Я сел на стул, а она на белый пуф, и я стал ждать, а она в это время медленно потягивала сидр, погрузившись в какие-то размышления, вид у нее был озабоченный и серьезный, словно она собиралась предложить мне какое-то дело.
— Послушай, Жанно. Я наблюдала за тобой. Поэтому я и звала тебя приходить ко мне, мне было необходимо удостовериться… Внешность у тебя такая, как надо. Я это сразу заметила. У тебя есть то, что называется животным магнетизмом. Поверь мне, я в этом разбираюсь. Это из области моей профессии, я понимаю, что к чему. Такой внешности, как у тебя, теперь нет у актеров. Сцену захватил шоу-бизнес, и прежний тип потерян. После молодого Габена никого нет.

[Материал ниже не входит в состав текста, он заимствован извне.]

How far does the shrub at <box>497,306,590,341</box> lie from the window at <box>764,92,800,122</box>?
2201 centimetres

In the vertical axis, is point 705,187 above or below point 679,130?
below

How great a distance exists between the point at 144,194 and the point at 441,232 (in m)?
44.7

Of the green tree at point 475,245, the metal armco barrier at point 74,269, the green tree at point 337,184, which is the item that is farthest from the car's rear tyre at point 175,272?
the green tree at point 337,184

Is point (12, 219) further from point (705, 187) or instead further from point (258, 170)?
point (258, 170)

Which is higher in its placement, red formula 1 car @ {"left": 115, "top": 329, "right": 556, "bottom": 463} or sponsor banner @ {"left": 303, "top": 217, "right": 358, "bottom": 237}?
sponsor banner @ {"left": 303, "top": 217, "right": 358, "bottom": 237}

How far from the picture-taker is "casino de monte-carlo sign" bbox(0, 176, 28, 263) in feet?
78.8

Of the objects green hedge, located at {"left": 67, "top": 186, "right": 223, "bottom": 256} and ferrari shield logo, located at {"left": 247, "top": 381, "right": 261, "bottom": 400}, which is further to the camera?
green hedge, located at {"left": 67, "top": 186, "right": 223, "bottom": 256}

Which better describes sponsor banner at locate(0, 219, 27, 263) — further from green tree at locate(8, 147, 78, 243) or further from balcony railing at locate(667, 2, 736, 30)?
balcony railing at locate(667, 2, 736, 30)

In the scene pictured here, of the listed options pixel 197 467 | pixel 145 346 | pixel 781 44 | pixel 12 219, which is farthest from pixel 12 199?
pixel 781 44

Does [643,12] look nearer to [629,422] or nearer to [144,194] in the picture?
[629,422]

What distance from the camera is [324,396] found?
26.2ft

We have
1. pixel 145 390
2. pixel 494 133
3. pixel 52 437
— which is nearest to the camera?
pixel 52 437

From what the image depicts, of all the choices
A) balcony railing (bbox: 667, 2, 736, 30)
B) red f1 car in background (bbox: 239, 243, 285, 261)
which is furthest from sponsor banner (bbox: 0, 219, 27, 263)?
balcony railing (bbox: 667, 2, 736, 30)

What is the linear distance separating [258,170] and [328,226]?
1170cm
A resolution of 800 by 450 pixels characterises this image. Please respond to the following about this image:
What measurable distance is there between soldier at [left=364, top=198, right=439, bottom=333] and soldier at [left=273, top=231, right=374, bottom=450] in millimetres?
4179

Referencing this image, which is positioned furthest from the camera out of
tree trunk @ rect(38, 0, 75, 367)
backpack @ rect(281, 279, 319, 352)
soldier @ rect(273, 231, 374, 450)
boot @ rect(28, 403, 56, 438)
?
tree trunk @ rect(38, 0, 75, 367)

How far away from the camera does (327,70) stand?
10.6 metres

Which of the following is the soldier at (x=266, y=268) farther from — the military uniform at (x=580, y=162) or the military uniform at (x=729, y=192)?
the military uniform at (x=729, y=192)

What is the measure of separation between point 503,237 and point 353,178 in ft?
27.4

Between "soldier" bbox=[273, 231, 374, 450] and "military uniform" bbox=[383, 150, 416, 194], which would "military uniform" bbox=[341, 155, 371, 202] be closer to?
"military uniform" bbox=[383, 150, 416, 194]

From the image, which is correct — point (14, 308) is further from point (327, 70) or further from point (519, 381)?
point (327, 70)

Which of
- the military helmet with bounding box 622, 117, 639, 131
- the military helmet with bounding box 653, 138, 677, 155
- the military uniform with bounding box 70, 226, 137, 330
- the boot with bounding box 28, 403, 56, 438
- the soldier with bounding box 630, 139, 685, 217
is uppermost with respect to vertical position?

Бельмондо мог бы стать таким, но он потерял вес. Лино[1] — да, но он уже стар. Я займусь тобой, сделаю из тебя звезду, ты покоришь экран. Ни у кого теперь нет животного магнетизма. Все они юнцы, пижоны. Все легчайшего веса. Доверься мне. Я давно уже хочу заняться кем-нибудь, дать шанс на успех. Но все молодые люди, которых я вижу, какие-то липовые. Нету настоящих парней. А вот у тебя есть от природы то, что надо. Я это сразу почувствовала, как только тебя увидела. Я могу тебе помочь.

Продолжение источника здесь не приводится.